庞大厚重的舰体遮蔽半边长空、冰冷森寒的主炮炮口依旧死死对准残破大地、漆黑深邃的舰桥窗口,如同无数双冰冷漠然、无情俯瞰的域外眼眸,静静凝视着下方满目疮痍、遍体鳞伤、刚刚挣脱枷锁、耗尽生机与希望的残破人间。
星门碎了,跨维度通路断了。
可域外主力舰队未灭、高端战力未损、星海威压未退、灭绝杀机未消。
这场来之不易、倾尽所有的短暂胜利、短暂喘息、短暂希望之下,是更深沉、更恐怖、更未知、更无解、更绝望的全新危机。
虚空之中,重伤落地、气息微弱、摇摇欲坠的苏砚,缓缓撑着残破剧痛的身躯,艰难抬头望向高空静静悬停的无尽星舰,清冷的眼底盛满了无尽的沉重、极致的凝重与挥之不去的不安。
她赢了当下的战局、碎了万古星门、断了域外通路,可她丝毫感受不到胜利的喜悦,心底只剩无边的空荡与惶恐。
星门虽碎,强敌仍在天外。
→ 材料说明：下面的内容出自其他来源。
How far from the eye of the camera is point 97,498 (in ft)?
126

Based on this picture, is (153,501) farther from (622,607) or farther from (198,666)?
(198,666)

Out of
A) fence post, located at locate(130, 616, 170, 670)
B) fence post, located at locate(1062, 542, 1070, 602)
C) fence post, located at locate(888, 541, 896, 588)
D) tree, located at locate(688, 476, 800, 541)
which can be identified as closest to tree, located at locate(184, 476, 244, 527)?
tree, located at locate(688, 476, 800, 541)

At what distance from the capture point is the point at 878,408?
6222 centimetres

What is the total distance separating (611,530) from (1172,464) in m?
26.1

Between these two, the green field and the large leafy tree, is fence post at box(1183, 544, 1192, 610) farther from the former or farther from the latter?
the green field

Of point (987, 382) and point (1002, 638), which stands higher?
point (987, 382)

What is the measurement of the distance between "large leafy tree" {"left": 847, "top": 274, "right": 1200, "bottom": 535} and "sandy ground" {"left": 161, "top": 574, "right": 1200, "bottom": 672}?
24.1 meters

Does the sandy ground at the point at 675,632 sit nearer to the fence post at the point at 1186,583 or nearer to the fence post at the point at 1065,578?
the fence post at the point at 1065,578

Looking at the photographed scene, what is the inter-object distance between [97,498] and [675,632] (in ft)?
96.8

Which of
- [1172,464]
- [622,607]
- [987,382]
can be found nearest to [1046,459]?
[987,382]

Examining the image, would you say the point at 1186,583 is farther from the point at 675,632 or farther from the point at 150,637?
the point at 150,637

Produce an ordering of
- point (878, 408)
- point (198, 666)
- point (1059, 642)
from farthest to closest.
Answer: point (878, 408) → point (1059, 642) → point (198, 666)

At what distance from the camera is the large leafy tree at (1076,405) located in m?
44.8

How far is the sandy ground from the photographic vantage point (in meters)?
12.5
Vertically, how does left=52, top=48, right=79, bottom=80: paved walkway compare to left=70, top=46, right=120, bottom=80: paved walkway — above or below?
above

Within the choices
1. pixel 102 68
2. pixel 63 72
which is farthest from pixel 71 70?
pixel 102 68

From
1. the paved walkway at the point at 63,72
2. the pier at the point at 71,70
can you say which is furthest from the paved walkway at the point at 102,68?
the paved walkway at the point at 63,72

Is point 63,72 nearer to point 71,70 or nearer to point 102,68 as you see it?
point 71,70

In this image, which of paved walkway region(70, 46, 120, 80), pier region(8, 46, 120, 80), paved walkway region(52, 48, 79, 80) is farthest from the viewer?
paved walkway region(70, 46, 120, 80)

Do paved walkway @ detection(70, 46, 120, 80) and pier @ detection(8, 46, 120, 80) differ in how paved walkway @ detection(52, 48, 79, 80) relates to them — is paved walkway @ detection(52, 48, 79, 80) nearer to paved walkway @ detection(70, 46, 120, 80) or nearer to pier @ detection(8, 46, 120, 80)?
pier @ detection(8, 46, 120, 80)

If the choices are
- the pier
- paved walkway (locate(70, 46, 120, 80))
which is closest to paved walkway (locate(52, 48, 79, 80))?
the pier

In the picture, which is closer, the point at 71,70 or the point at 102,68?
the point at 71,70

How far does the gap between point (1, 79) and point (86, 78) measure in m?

这场战争,远远没有结束。
身旁,浑身浴血、伤势惨重、灵力尽失的阿木,艰难撑着残破身躯抬头凝望高空,望着那片笼罩长空、未曾褪去的星海阴影,稚嫩的心底,惶恐与不安疯狂滋生、蔓延、笼罩全身。
他低声喃喃,嗓音沙哑破碎、带着无尽的茫然与酸涩:“星门碎了……可敌人,还在天上……师兄拼了命守住的山河,我们真的能守得住吗?”
没有人能回答他的问题,没有人能给出答案。
而最让两人心神俱震、心底空荡、肝肠寸断、惶恐不安的是——
满目狼藉的祭坛废墟中心,那道白衣孤挺、温润如玉、以身殉道、补天护族的单薄身影,已然彻底消失、彻底不见、踪迹全无。
风过废墟、硝烟漫卷、山河沉寂、天地无声。
浩荡人间,万里山河,从今往后,再无林深。
就在这片死寂悲凉、满目疮痍的天地之间,高空悬停的无尽域外星舰主炮阵列,幽蓝的光束再度缓缓亮起、悄然蓄能、层层暴涨。
冰冷的炮口再度牢牢锁定残破大地、锁定残存人族、锁定这片刚刚得以喘息的人间。
新一轮的清算、新一轮的浩劫、新一轮的终极考验、新一轮的文明博弈,才刚刚拉开冰冷的序幕。